Thanks for the long post, it helps to clear up some issues I had with what
you were writing earlier about the 3-torus, which I know little about.

I think the problem I had was in not taking into account the difference
between topology and local geometry; Which is to say I had been interpreting
T^2 = S1XS1 as the surface of the donut. And it apparently may be or it may
not be as you pointed out.

for the interest of others, I'm quoting a conversation from another list
which I found today while trying to research the question; it says what D
Bowman says, but in different language.



Jacques Distler writes:
In article <38017e7e.42110866@news.gte.net>, dmorgan@suenet.qu.net wrote:

...the standard metric on the torus has
everywhere-vanishing Riemann curvature.
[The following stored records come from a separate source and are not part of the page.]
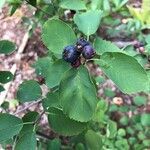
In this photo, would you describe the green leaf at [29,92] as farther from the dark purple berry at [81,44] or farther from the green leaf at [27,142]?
the dark purple berry at [81,44]

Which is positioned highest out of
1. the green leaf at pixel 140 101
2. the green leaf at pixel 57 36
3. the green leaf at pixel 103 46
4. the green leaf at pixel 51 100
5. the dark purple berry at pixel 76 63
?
the green leaf at pixel 57 36

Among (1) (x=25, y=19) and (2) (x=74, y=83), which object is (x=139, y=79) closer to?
(2) (x=74, y=83)

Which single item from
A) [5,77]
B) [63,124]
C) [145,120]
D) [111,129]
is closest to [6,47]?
[5,77]

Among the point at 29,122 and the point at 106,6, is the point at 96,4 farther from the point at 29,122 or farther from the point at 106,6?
the point at 29,122

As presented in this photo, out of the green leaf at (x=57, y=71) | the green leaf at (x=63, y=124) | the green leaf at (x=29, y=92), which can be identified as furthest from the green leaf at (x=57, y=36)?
the green leaf at (x=29, y=92)

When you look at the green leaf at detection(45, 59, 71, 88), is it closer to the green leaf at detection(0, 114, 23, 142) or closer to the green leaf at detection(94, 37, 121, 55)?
the green leaf at detection(94, 37, 121, 55)

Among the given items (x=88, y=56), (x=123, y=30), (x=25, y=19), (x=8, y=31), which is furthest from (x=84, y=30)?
(x=8, y=31)
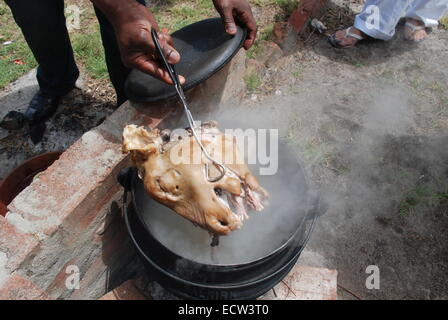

That is what I (and general
relativists) mean by "flat".

Certainly it has both intrinsic and extrinsic curvature,

No. The curvature you are talking about is an artifact of the embedding
in R^3. The intrinsic (Riemann) curvature vanishes.

I can see how this sort of disagreement arises, since words
like "standard" and "intrinsic" can have various
connotations. Let me take a crack at confusing the issue.

The torus, as a manifold, has no geometry, that is, no
curvature defined. It is just a topological space with a
differentiable structure. You can put infinitely many
metrics on the torus to give it some "shape". One metric,
Distler's "standard metric" is flat (although there are
infinitely many of those too!). Another pretty standard
metric, apparently the one described by dmorgan, is
obtained by embedding the torus in a flat R^3: the surface
of a doughnut. This metric is most definitely NOT flat -
and here I DO mean the intrinsic Riemann curvature. (So,
geodesics on the doughnut DO focus.) There is negative and
positive (intrinsic, Riemann) curvature on the doughnut.
Of course, the scalar curvature averages out to zero, in
accord with Gauss-Bonnet. The "standard metric" cannot be
induced by embedding in flat R^3, but it can be induced by
embedding in flat R^4. Of course, in each of these
examples we have the same torus - as a manifold - but a
different torus geometrically. One sometimes says that the
two tori are diffeomorphic, but not isometric.

In the midst of a debate about which manifolds are
diffeomorphic, it is always worth mentioning that there are
infinitely many manifolds that are topologically R^4 but
still fail to be diffeomorphic. Seems to me that physics on
these different R^4's should be different...but how?